All the District and 30 and 33 legislators gathered at a press conference at the Hilton Garden Inn in Idaho Falls instead of Boise with several of their colleagues, who are attempting to attain a 36-member quorum to call themselves back into regular session and pass legislation that bans any private businesses from requiring employees to get vaccinated against COVID-19.

The Idaho Press reported 13 legislators showed up at Boise on Wednesday including District 8 Rep. Dorothy Moon, R-Stanley; District 32 Rep. Chad Christensen, R-Iona; District 34 Rep. Ron Nate, R-Rexburg; and District 35 Rep. Karey Hanks, R-St. Anthony. 

Rep. Wendy Horman, R-Idaho Falls, said the process some legislators used to gather lawmakers back to Boise was not inclusive. Some legislators saw the information about gathering on social media or by emails from colleagues and there was no official action that was agreed upon.

“I think process matters to all of us at this table,” Horman said. “If we want to have an inclusive process where everybody is invited and fully informed about the legal path forward to convene, you need to be inclusive.”

While the legislators did not agree with the method their colleagues used to attempt to ban vaccine mandates in the state, they did agree that the mandate was “horrific federal overreach” and are not content with waiting until January to act.

The legislators urged employers not to require COVID-19 vaccination as a condition of employment. 

Rep. Gary Marshall, R-Idaho Falls, said legislators do not have the right to convene at the House or Senate without formal process, which he respects.

“It wouldn’t do the House of Representatives any good to be in session without the Senate,” Marshall said.

Instead of adjourning for the year, as is customary at the end of legislative sessions, the House went into an extended recess, allowing it to reconvene without the governor convening a special session. The resolution that enables that grants House Speaker Scott Bedke the authority to call legislators back into session.

“I’m not sure how on one hand, you can use part of the resolution to call yourself back, but on the other hand disregard the part that delineates how we do that,” said Rep. Barbara Ehardt, R-Idaho Falls.

The Idaho Senate Majority Caucus said in a Wednesday news release that Senate was planning to act against the mandates by directing the Committee on Federalism to take make recommendations for the full Legislature to address in the upcoming session. 

Horman, a member of the federalism committee, said committee members are meeting on September 28 to address the mandates.

The legislators acknowledged rising COVID-19 cases in Idaho and the stress that has put on hospitals.
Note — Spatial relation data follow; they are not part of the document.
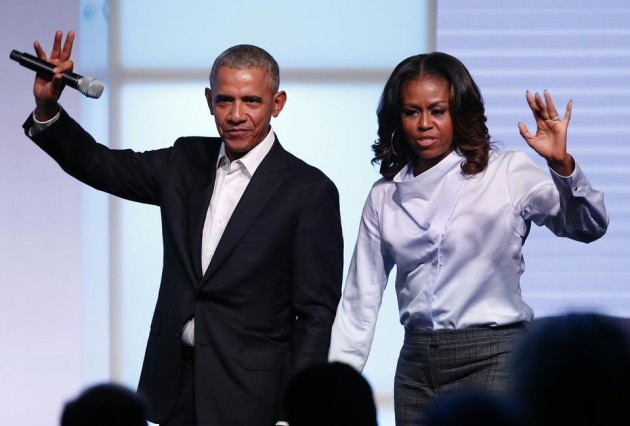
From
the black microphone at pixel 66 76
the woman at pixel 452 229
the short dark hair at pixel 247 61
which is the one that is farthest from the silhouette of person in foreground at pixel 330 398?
the short dark hair at pixel 247 61

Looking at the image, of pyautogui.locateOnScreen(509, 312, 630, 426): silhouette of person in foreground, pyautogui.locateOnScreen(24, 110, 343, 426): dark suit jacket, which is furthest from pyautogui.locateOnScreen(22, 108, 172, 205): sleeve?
pyautogui.locateOnScreen(509, 312, 630, 426): silhouette of person in foreground

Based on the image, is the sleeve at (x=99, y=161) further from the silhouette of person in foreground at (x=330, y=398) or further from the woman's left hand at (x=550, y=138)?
the silhouette of person in foreground at (x=330, y=398)

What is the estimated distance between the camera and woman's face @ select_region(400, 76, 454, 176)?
9.62 ft

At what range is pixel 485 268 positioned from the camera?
2.84 meters

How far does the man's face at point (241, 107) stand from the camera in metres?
3.04

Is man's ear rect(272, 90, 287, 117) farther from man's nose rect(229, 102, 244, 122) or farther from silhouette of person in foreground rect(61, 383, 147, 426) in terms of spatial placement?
silhouette of person in foreground rect(61, 383, 147, 426)

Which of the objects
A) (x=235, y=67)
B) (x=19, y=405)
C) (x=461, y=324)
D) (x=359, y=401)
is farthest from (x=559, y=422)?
(x=19, y=405)

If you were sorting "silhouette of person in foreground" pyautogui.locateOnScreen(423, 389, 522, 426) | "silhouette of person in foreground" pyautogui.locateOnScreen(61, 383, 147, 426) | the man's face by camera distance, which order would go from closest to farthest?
"silhouette of person in foreground" pyautogui.locateOnScreen(423, 389, 522, 426) < "silhouette of person in foreground" pyautogui.locateOnScreen(61, 383, 147, 426) < the man's face

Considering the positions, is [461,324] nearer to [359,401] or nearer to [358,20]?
[359,401]

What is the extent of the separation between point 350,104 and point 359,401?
10.2 ft

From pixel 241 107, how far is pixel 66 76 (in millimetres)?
431

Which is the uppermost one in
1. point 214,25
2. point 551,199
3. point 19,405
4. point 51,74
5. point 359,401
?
point 214,25

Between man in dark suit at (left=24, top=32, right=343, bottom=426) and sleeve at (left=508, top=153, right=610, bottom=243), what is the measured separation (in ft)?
1.57

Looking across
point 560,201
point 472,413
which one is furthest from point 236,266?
point 472,413
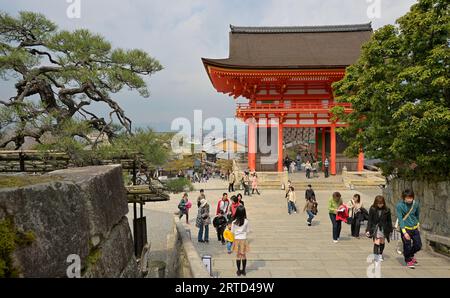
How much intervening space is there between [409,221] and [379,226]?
1.83 feet

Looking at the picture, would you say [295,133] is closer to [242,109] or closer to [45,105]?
[242,109]

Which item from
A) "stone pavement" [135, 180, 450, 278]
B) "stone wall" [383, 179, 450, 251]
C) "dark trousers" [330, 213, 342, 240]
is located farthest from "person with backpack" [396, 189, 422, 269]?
"dark trousers" [330, 213, 342, 240]

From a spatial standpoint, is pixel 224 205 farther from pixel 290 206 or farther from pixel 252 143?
pixel 252 143

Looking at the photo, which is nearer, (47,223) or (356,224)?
(47,223)

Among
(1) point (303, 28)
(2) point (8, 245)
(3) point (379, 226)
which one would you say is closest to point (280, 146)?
(1) point (303, 28)

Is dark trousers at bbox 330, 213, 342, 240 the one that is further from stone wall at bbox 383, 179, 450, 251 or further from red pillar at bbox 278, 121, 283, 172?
red pillar at bbox 278, 121, 283, 172

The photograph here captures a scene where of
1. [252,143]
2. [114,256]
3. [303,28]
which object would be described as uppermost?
[303,28]

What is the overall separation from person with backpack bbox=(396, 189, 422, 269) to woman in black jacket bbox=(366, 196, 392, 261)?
1.20 ft

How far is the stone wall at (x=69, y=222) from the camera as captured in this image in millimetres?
2454

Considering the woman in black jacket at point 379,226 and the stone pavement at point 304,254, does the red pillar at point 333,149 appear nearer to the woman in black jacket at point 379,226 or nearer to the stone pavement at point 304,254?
the stone pavement at point 304,254

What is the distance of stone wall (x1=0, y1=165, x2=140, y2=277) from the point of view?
2454mm

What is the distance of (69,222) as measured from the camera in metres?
2.89

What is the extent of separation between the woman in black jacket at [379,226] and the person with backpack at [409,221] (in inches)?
14.4
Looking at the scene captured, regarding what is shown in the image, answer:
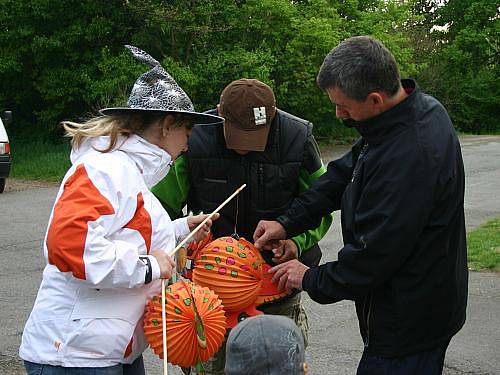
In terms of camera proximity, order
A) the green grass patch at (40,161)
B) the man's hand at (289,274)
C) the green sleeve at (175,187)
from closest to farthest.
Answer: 1. the man's hand at (289,274)
2. the green sleeve at (175,187)
3. the green grass patch at (40,161)

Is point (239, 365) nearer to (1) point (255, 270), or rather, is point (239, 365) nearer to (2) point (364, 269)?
(2) point (364, 269)

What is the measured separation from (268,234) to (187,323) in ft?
2.29

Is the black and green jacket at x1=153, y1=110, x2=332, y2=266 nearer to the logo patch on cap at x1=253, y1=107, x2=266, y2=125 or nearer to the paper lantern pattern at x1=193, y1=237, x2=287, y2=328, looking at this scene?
the logo patch on cap at x1=253, y1=107, x2=266, y2=125

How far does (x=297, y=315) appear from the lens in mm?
3672

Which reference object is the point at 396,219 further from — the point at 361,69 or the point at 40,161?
the point at 40,161

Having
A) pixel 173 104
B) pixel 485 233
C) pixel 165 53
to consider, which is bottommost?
pixel 485 233

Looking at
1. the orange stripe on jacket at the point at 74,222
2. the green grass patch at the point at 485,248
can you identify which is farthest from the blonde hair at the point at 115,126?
the green grass patch at the point at 485,248

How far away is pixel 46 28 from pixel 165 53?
11.5 ft

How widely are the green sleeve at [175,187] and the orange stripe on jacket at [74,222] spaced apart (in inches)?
42.7

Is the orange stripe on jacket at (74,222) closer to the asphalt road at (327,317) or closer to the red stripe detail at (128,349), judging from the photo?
the red stripe detail at (128,349)

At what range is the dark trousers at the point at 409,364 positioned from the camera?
2797 millimetres

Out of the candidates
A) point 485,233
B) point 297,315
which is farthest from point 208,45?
point 297,315

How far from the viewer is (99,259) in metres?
2.45

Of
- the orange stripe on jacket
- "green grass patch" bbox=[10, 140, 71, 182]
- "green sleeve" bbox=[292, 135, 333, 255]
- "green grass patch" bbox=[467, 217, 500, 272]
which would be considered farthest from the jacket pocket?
"green grass patch" bbox=[10, 140, 71, 182]
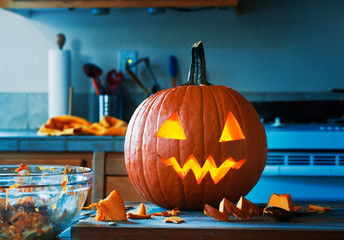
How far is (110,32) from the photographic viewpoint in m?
2.57

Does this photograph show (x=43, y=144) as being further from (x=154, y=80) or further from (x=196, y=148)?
(x=196, y=148)

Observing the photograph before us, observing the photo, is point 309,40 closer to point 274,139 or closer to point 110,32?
point 274,139

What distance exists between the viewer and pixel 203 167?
0.84m

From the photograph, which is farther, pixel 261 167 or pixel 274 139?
pixel 274 139

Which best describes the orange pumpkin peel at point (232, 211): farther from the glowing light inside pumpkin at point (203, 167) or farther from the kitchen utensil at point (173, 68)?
the kitchen utensil at point (173, 68)

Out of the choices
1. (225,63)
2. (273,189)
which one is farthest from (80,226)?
(225,63)

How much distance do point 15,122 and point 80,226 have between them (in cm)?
211

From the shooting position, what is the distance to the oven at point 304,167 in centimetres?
170

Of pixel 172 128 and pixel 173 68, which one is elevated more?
pixel 173 68

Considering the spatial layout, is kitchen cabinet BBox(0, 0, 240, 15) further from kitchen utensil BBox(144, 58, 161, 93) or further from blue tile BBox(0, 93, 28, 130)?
blue tile BBox(0, 93, 28, 130)

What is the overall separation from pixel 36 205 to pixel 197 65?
44 centimetres

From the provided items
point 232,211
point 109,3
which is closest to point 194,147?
point 232,211

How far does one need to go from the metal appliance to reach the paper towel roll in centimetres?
121

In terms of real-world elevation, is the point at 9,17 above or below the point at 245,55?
above
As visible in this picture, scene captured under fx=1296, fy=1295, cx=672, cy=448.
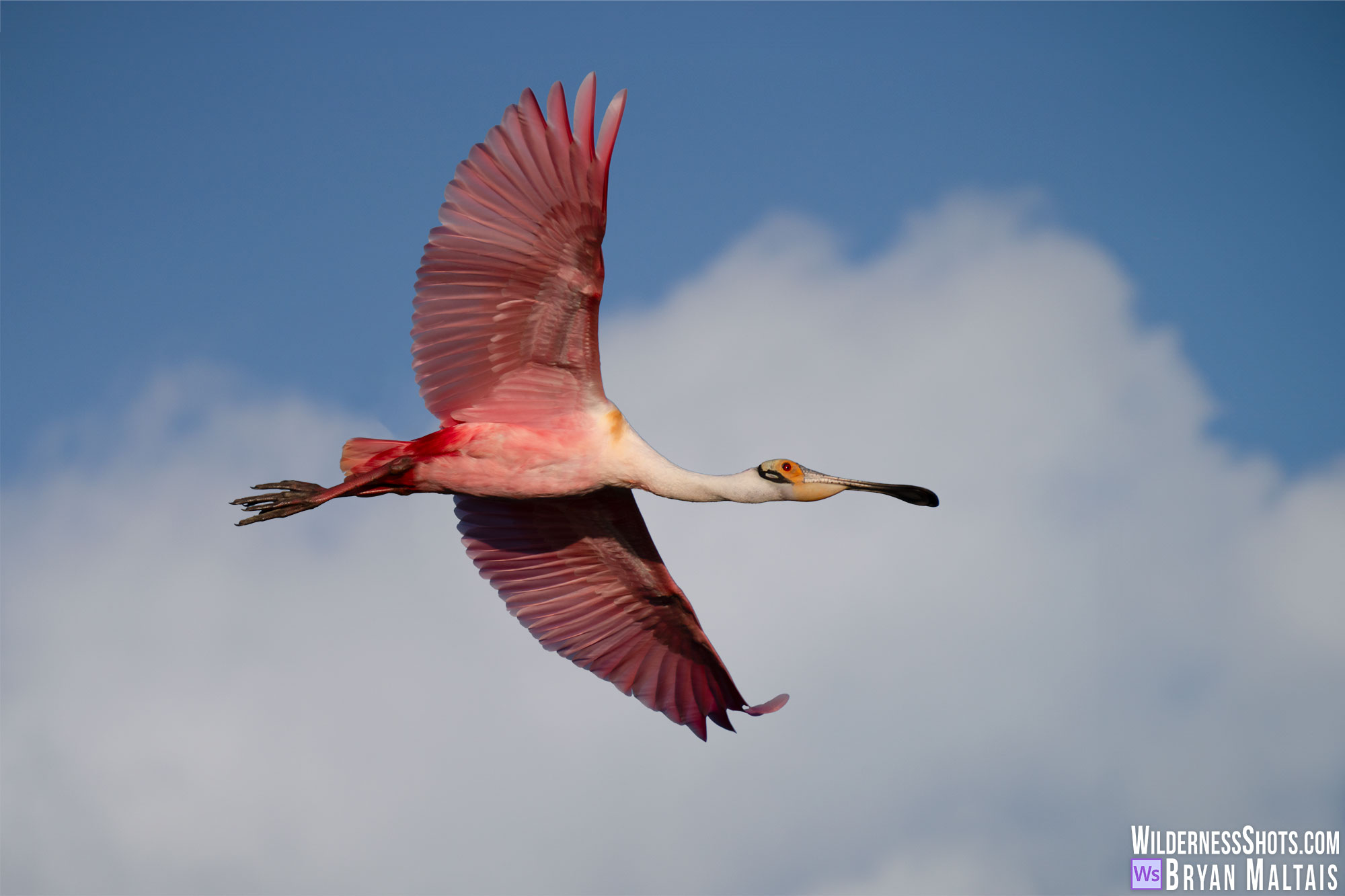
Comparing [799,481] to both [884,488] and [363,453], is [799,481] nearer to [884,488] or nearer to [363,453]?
[884,488]

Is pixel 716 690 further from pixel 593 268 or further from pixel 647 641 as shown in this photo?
pixel 593 268

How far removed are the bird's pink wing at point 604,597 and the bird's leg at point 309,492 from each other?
1464mm

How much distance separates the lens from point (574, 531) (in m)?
11.5

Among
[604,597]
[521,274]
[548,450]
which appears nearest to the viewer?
[521,274]

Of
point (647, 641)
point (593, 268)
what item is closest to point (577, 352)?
point (593, 268)

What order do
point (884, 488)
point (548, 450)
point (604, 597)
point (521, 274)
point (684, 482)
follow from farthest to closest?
point (604, 597)
point (884, 488)
point (684, 482)
point (548, 450)
point (521, 274)

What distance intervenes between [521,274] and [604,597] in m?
3.54

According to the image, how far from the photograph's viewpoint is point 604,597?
11695 millimetres

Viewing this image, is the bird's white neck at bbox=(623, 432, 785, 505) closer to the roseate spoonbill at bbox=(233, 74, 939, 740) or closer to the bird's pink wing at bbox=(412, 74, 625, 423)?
the roseate spoonbill at bbox=(233, 74, 939, 740)

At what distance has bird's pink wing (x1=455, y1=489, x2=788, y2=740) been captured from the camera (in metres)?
11.4

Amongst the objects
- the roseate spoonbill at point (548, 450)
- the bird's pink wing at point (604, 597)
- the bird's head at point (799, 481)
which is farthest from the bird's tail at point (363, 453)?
the bird's head at point (799, 481)

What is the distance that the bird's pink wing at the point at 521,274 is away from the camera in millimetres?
8906

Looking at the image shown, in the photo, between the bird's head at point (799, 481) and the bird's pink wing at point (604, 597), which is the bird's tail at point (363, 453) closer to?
the bird's pink wing at point (604, 597)

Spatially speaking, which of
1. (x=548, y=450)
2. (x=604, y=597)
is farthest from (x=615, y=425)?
(x=604, y=597)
Sen. Dave Lent, R-Idaho Falls, said the issue is a personal choice matter, as many of the patients hospitalized from COVID-19 are unvaccinated.

“When we pledge allegiance and we say those last six words ‘with liberty and justice for all,’ at some point as policymakers we have to go back to that base of liberty,” Lent said.

Horman and Lent said they encouraged others to receive the vaccine and take other protective measures if they so wished.

Ehardt said some hospital employees could be fired for refusing the vaccine because of federal mandates. She hopes Idaho can avoid this to keep as many employees available to treat the increased volume of inpatients. 

“The last thing we want to do is to fire personnel that would be able to help take care of those that are sick,” Ehartd said. “Let us be smart about retaining those people who are on the first line of defense.”